Figure 6. ER stress leads to IRE1 α-dependent TXNIP upregulation, NLRP3 inflammasome activation, Caspase-1 cleavage, and IL-1β secretion

(A) IL-1β secretion from C57BL/6 murine islets exposed to 1μM Tg or 33 mM glucose. (B) IL-1β secretion from human THP-1 cells after 4hr treatment with DMSO control, 10μg/ml Tm, 1μM Tg, or 5 mM ATP as assessed by ELISA. (C) Caspase-1 cleavage from Pro-caspase-1 in THP_1 cells (detected by immunoblot) in response to ER stress 1μM Tg (at 2 hours and 4 hours), or 5 mM ATP at 4 hours. (D) Caspase-1 cleavage in response to ER stress (1μM Tg) is abrogated in THP-1 cells lacking the NLRP3 inflammasome (THP1-defNLRP3); compare to THP1-null positive control cells. Control DAMP, ATP, is at 5 mM. (E) (E) IL-1β secretion in response to ER stress (1μM Tg) is abrogated in THP-1 cells lacking the NLRP3 inflammasome (THP1-defNLRP3); compare to THP1-null positive control cells. Control DAMP ATP is at 5 mM. (F) STF-083010 blocks IRE1α RNase. Shown is an EtBr-stained agarose gel of XBP1 cDNA amplicons after induction of ER stress for 4 hrs in THP-1 cells using 1 μM Tg, with or without pre-treatment with STF-083010 at 50μM for 2 hours. The cDNA amplicon of unspliced XBP1 mRNA is cleaved by a PstI site within a 26 nucleotide intron to give 2U and 3U. IRE1α-mediated cleavage of the intron and re-ligation in vivo removes the PstI site to give the 1S (spliced) amplicon. *is a spliced/unspliced XBP1 hybrid amplicon. The ratio of spliced over (spliced + unspliced) amplicons—1S/(1S+2U+3U)—is reported as % spliced XBP1 amplicons. STF-083010 blocks: TXNIP mRNA upregulation in WT- IRE1α-overexpressing INS-1 cells (G), and IL-1β secretion from THP-1 cells (H). IL-1β secretion in response to 5mM ATP is unaffected by STF-083010. (E–F) Bar graphs represent three independent biological samples. Data are shown as mean ± SD. **p < 0.005, ns = not significant.

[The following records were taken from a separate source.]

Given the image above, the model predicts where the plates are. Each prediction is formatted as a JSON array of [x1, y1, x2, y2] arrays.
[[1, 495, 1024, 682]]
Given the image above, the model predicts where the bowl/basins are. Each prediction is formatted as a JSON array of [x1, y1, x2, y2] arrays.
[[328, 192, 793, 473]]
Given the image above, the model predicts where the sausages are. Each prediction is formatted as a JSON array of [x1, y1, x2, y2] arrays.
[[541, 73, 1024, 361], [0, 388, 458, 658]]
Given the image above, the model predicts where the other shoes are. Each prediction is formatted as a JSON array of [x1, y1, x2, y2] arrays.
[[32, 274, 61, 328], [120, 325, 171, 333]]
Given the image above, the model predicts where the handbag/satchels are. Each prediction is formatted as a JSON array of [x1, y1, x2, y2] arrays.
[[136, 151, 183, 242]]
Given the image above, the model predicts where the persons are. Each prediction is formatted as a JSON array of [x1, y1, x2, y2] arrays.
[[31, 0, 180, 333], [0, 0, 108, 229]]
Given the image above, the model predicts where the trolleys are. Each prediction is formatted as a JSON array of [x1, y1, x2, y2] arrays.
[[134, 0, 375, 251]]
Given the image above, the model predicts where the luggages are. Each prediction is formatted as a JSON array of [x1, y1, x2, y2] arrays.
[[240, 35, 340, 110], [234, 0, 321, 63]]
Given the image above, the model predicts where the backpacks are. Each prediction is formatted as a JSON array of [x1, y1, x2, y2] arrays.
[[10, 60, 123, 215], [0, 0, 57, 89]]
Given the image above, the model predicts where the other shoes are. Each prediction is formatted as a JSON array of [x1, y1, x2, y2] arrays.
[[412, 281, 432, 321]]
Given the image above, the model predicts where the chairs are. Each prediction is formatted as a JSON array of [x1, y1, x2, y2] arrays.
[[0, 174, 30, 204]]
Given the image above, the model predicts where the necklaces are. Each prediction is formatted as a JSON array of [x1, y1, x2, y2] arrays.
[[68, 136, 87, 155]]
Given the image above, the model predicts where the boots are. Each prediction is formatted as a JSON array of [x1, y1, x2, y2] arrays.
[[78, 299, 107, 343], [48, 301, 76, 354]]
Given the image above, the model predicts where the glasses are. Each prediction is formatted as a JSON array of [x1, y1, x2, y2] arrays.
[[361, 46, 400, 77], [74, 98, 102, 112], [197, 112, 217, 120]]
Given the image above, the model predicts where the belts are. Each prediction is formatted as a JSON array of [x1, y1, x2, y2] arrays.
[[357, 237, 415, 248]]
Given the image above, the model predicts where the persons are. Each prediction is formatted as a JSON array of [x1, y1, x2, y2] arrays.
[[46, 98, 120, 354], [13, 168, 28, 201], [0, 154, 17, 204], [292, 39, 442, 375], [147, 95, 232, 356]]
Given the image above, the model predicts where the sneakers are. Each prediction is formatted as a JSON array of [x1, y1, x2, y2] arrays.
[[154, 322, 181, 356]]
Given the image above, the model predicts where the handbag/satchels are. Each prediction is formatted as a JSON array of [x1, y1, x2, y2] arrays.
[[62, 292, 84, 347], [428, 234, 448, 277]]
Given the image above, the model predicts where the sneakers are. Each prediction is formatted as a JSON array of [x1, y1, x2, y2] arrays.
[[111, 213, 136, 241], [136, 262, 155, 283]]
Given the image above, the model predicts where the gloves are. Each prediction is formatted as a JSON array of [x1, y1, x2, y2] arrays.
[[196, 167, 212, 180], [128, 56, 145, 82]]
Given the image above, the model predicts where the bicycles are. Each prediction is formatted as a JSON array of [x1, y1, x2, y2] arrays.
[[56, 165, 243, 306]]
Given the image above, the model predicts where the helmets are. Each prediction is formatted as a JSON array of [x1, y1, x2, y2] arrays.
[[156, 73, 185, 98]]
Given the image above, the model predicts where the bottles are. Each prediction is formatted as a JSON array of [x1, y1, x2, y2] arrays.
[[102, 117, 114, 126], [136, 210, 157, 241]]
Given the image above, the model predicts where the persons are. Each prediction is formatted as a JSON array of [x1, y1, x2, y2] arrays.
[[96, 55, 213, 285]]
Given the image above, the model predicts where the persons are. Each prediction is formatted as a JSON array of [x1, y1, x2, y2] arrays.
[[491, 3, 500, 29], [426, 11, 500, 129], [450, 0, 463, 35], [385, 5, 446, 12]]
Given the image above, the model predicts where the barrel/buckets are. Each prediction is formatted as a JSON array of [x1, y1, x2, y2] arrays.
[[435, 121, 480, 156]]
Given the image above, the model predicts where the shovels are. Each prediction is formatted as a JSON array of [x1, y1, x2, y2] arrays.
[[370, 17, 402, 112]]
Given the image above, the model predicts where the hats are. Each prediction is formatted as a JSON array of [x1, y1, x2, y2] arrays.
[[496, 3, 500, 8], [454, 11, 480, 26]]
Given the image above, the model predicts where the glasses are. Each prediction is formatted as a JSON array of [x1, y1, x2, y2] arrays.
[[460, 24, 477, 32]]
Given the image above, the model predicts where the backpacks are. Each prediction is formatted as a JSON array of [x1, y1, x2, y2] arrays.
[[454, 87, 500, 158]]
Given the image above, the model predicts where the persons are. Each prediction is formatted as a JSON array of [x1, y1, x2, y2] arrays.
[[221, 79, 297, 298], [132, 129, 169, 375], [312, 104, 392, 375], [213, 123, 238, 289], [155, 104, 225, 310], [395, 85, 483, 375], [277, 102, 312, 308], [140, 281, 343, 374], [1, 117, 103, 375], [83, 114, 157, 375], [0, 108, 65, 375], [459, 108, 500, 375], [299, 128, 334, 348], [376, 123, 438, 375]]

Figure 7. Illustrative models of adaptive (A) and terminal (B) UPR signaling

A. Under remediable levels of ER stress, adaptive UPR outputs through XBP1 mRNA splicing reduces ER stress, in turn closing negative feedback loops to shut down low-level IRE1α signaling. B. Alternatively, under irremediable levels of ER stress, hyperactivated IRE1α induces TXNIP as a potentiating step in the Terminal UPR, in part through stabilizing TXNIP mRNA by reducing levels of a repressive miR that targets TXNIP mRNA. This event combines with de novo transcription of TXNIP, through PERK kinase and ChREBP, to result in rapid elevation of TXNIP mRNA to new steady-state levels. TXNIP protein activates the NLRP3 inflammasome, which cleaves Pro-Caspase-1 to its active form, in turn causing maturation and secretion of Interleukin 1-β (IL-1β), thus promoting sterile inflammation and programmed cell death. Moreoever, ER-localized mRNA decay by hyperactivated IRE1α (requiring both a functional kinase and RNase activity) furthers—rather than corrects—ER stress, thus promoting vicious cycles of cell destruction. Also shown is the RNAse inhibitor—STF-083010—which reduces terminal UPR endpoints by inhibiting IRE1α RNAse activity.